Southampton boat show expands wooden boat stage for 2026
The Wooden Boat Stage is returning to Southampton in an expanded form, with live demos of steam bending, epoxy work, rigging and more beside the main entrance.

The Wooden Boat Stage is coming back to the Southampton International Boat Show in an expanded form, and for owners who actually repair boats, that matters more than another glossy display. The stage will run at Mayflower Park in Southampton from 18 to 27 September 2026, with the show expecting more than 90,000 visitors across ten days.
For DIY sailors weighing whether the trip is worth it, the value sits in the sort of work that keeps older boats afloat: carving, steam bending, oar and paddle making, epoxy work, knotting and rigging. The stage is positioned beside the main entrance in the new Explore Boating area, which puts traditional skills right where foot traffic is heaviest. That is a practical setup for anyone deciding whether to tackle a timber transom, preserve a classic dinghy, or sort out aging joinery on a small yacht.

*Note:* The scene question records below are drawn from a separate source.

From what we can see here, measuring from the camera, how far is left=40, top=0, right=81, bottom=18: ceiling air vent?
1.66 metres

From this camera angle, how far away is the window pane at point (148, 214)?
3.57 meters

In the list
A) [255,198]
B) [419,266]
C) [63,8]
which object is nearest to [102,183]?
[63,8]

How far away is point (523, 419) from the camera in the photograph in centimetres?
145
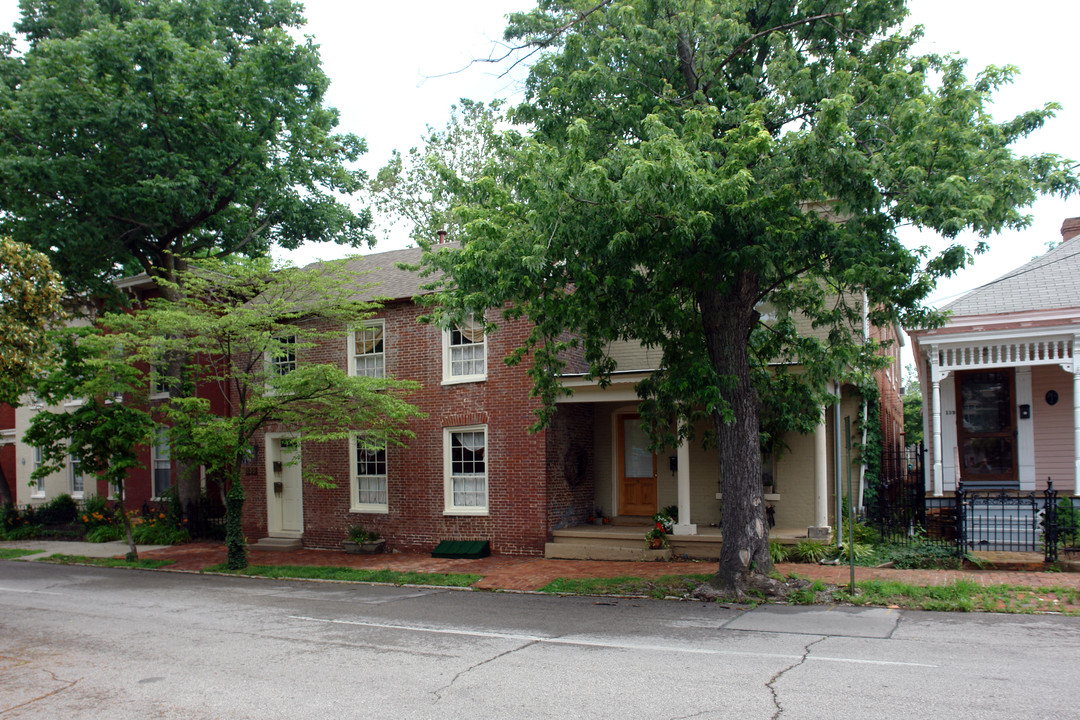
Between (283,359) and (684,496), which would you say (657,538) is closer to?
(684,496)

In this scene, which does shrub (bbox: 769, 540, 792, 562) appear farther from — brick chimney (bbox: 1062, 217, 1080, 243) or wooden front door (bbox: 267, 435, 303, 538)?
brick chimney (bbox: 1062, 217, 1080, 243)

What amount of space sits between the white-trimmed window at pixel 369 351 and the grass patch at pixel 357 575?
4644 millimetres

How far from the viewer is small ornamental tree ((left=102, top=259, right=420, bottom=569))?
1557 centimetres

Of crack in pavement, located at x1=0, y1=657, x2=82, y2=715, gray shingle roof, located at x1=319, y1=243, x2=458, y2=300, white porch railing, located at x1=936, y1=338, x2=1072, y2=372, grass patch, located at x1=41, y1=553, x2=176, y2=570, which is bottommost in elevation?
grass patch, located at x1=41, y1=553, x2=176, y2=570

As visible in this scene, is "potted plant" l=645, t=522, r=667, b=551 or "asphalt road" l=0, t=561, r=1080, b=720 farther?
"potted plant" l=645, t=522, r=667, b=551

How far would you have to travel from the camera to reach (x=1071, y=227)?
65.6ft

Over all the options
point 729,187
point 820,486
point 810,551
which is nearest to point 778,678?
point 729,187

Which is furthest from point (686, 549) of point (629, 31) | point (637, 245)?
point (629, 31)

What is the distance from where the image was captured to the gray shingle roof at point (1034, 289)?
593 inches

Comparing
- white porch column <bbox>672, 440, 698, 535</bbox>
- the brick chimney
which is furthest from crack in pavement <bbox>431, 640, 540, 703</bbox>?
the brick chimney

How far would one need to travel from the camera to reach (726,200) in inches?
396

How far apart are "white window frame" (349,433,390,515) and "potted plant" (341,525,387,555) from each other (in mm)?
484

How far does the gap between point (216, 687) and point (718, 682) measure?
15.0ft

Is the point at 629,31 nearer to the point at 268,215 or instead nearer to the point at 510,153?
the point at 510,153
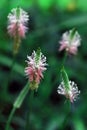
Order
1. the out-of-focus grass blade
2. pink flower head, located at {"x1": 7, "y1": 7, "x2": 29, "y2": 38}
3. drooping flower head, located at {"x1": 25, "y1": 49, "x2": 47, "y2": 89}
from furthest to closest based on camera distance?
the out-of-focus grass blade, pink flower head, located at {"x1": 7, "y1": 7, "x2": 29, "y2": 38}, drooping flower head, located at {"x1": 25, "y1": 49, "x2": 47, "y2": 89}

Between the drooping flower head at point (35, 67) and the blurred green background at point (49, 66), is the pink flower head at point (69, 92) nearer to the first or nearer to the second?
the drooping flower head at point (35, 67)

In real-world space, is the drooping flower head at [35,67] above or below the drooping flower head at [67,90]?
above

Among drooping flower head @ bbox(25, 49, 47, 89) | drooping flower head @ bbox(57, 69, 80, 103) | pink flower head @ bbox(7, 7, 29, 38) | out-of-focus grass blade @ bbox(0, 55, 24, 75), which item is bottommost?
drooping flower head @ bbox(57, 69, 80, 103)

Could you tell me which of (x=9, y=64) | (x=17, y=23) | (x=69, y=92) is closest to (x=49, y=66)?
(x=9, y=64)

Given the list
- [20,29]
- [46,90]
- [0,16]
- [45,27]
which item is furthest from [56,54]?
[20,29]

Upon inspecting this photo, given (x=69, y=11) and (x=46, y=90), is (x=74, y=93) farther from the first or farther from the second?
(x=69, y=11)

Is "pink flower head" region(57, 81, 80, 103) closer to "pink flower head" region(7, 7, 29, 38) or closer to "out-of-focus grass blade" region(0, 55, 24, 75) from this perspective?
"pink flower head" region(7, 7, 29, 38)

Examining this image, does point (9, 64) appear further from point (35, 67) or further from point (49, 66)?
point (35, 67)

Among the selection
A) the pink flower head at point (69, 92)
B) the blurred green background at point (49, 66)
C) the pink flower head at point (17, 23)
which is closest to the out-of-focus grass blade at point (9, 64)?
the blurred green background at point (49, 66)

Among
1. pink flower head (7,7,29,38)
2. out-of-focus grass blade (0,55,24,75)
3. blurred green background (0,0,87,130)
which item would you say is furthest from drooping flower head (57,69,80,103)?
out-of-focus grass blade (0,55,24,75)
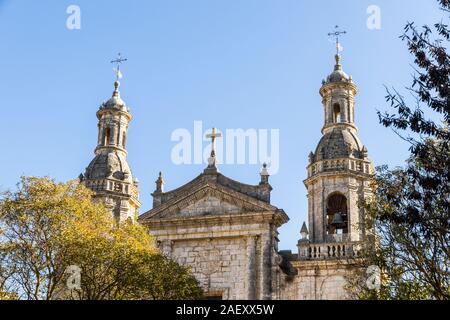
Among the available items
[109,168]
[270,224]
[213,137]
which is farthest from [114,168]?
[270,224]

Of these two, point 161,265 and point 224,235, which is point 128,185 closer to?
point 224,235

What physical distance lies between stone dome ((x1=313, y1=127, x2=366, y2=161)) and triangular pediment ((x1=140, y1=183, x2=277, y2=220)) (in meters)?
3.56

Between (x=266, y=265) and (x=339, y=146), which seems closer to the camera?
(x=266, y=265)

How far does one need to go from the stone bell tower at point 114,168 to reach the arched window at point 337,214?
9457 mm

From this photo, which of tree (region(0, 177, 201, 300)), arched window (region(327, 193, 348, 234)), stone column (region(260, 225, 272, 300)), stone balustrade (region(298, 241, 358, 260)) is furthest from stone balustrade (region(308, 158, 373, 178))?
tree (region(0, 177, 201, 300))

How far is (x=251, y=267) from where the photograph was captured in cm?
3083

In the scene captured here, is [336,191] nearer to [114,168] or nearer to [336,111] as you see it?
[336,111]

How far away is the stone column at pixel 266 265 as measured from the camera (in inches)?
1192

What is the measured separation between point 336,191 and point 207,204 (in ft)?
19.1

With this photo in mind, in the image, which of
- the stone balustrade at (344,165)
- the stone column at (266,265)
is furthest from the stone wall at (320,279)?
the stone balustrade at (344,165)

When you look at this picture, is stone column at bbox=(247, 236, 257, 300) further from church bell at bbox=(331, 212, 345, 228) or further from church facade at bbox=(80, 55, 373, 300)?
church bell at bbox=(331, 212, 345, 228)

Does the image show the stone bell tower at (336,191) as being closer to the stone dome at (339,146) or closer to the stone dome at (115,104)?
the stone dome at (339,146)

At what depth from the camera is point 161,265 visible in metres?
26.3
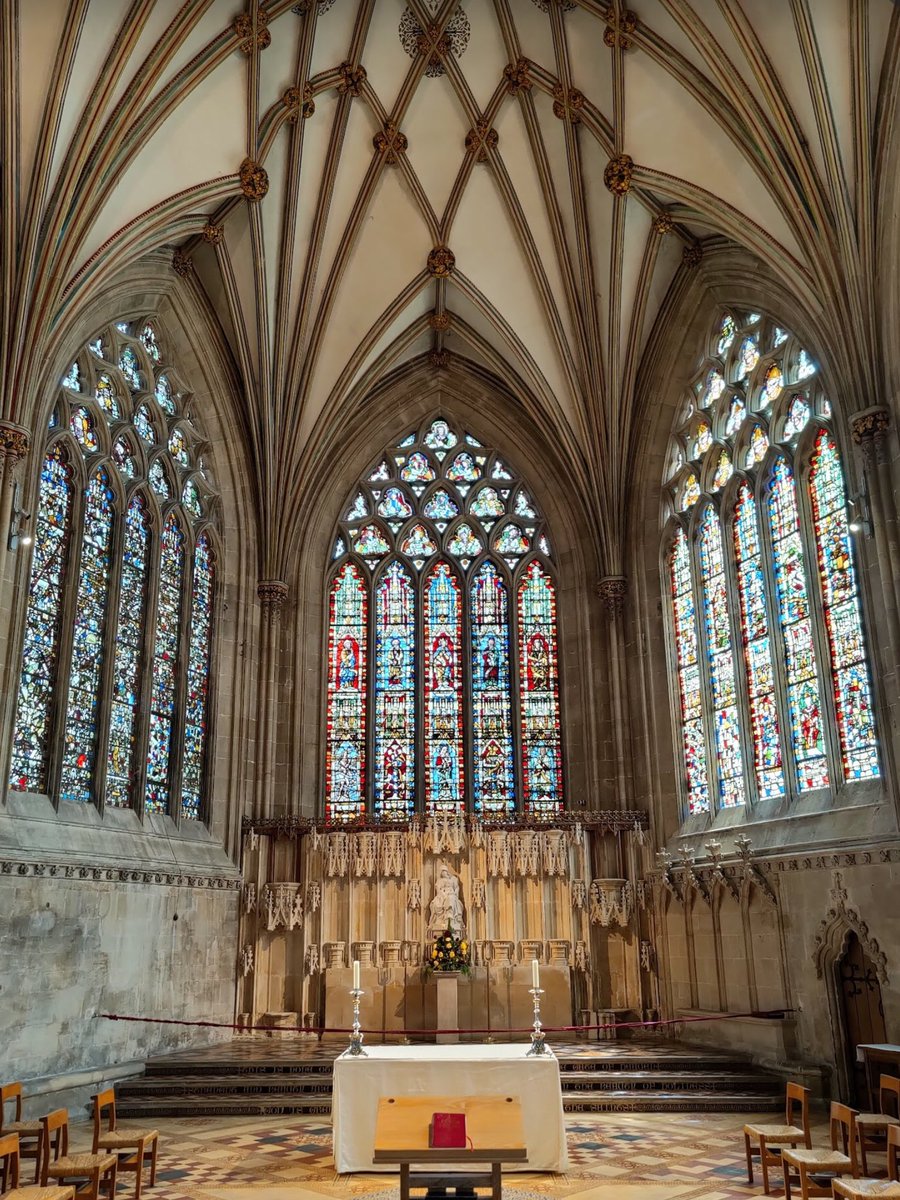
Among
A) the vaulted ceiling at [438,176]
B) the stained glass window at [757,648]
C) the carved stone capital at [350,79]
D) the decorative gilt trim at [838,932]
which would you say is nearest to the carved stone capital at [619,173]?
the vaulted ceiling at [438,176]

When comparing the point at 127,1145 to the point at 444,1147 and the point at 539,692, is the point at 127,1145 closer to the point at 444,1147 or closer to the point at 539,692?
the point at 444,1147

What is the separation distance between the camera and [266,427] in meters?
19.6

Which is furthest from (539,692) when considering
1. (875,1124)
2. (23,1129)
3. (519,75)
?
(23,1129)

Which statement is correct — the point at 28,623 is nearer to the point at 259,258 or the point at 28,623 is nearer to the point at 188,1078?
the point at 188,1078

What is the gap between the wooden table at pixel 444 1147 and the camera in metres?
7.30

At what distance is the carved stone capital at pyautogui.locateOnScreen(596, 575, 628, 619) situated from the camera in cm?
1934

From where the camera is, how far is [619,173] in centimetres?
1688

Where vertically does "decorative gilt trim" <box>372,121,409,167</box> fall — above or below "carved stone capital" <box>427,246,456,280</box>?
above

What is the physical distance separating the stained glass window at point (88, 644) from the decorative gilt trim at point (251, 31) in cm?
679

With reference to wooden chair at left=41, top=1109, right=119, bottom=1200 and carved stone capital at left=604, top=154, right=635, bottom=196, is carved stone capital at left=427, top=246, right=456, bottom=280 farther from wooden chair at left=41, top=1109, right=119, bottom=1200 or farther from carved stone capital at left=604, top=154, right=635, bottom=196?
wooden chair at left=41, top=1109, right=119, bottom=1200

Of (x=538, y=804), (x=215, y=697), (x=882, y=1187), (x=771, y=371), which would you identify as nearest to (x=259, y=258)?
(x=215, y=697)

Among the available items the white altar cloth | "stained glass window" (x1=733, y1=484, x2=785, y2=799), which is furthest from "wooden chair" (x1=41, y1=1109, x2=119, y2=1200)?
"stained glass window" (x1=733, y1=484, x2=785, y2=799)

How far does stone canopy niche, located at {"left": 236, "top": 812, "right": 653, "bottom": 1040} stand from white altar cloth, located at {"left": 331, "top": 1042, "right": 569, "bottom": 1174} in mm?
7479

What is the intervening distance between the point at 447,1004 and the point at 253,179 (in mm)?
13340
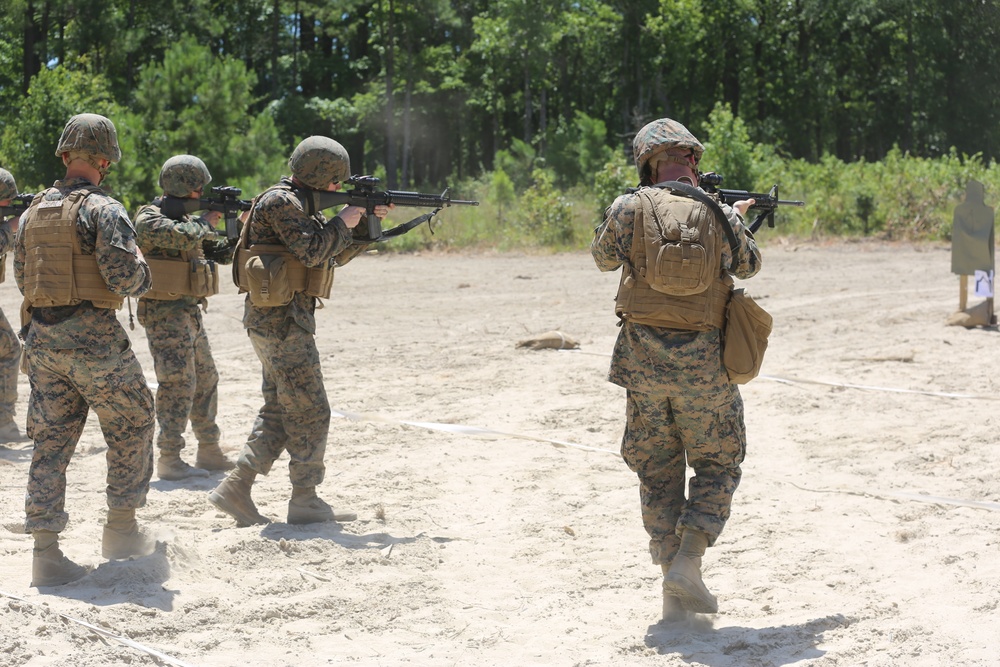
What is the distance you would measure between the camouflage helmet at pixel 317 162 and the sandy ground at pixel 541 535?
1962 millimetres

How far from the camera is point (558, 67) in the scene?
43156 millimetres

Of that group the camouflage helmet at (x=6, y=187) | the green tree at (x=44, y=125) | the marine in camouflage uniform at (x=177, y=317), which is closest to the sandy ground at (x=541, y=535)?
the marine in camouflage uniform at (x=177, y=317)

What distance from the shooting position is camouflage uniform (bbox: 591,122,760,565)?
4535 mm

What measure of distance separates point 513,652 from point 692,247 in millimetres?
1829

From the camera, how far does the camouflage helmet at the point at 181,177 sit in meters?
6.90

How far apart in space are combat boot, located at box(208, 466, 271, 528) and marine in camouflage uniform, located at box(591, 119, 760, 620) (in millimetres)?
2400

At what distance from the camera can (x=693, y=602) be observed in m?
4.55

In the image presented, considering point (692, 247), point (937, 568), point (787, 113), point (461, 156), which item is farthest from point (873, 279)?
point (461, 156)

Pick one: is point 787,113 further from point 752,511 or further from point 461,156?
point 752,511

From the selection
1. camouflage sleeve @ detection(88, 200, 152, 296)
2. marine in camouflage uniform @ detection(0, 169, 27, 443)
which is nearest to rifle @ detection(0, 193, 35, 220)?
marine in camouflage uniform @ detection(0, 169, 27, 443)

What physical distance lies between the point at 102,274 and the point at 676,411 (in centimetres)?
265

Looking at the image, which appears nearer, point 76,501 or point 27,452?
point 76,501

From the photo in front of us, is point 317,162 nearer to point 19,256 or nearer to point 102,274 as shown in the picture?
point 102,274

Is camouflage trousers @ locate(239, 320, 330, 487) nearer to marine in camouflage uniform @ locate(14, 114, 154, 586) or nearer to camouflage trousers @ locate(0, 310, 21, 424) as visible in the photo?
marine in camouflage uniform @ locate(14, 114, 154, 586)
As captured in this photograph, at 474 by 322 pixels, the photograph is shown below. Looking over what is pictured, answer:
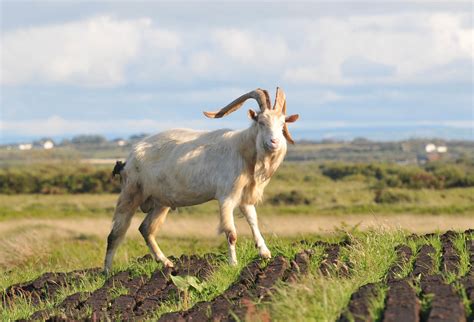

The format also gives the show a rare training-room feel. The Wooden Boat Stage was launched at the 2025 Southampton International Boat Show as a collaboration with the Wooden Boatbuilders’ Trade Association, and the show later said it would be hosted with the Boat Building Academy and Women in Boatbuilding. That mix points to more than nostalgia: it brings trade craft, formal training and a wider pool of makers into the same space, where a visitor can pick up methods that transfer beyond wooden hulls. Epoxy work, knotting, rigging and repair all translate to maintenance on GRP and mixed-material boats too, which is part of the draw for practical owners who do not keep traditional craft but still need the same hands-on discipline.
The 2025 stage already set that tone with demonstrations in steam bending, joinery, rope making, modern splicing, oar making and repair. The 2026 programme broadens that further, and the organisers are treating it as a serious part of the show rather than a side attraction. For sailors who learn by watching a joint come together or by seeing how a bend is taken in real time, that is the part of Southampton most likely to repay the entry fee.

Practical Boat Owner, first published in 1967 and built around maintenance, repair and seamanship, has been following the Wooden Boat Stage with that same instinct: this is not about admiring heritage from a distance. It is about keeping the skills visible, usable and close enough to carry into the next project.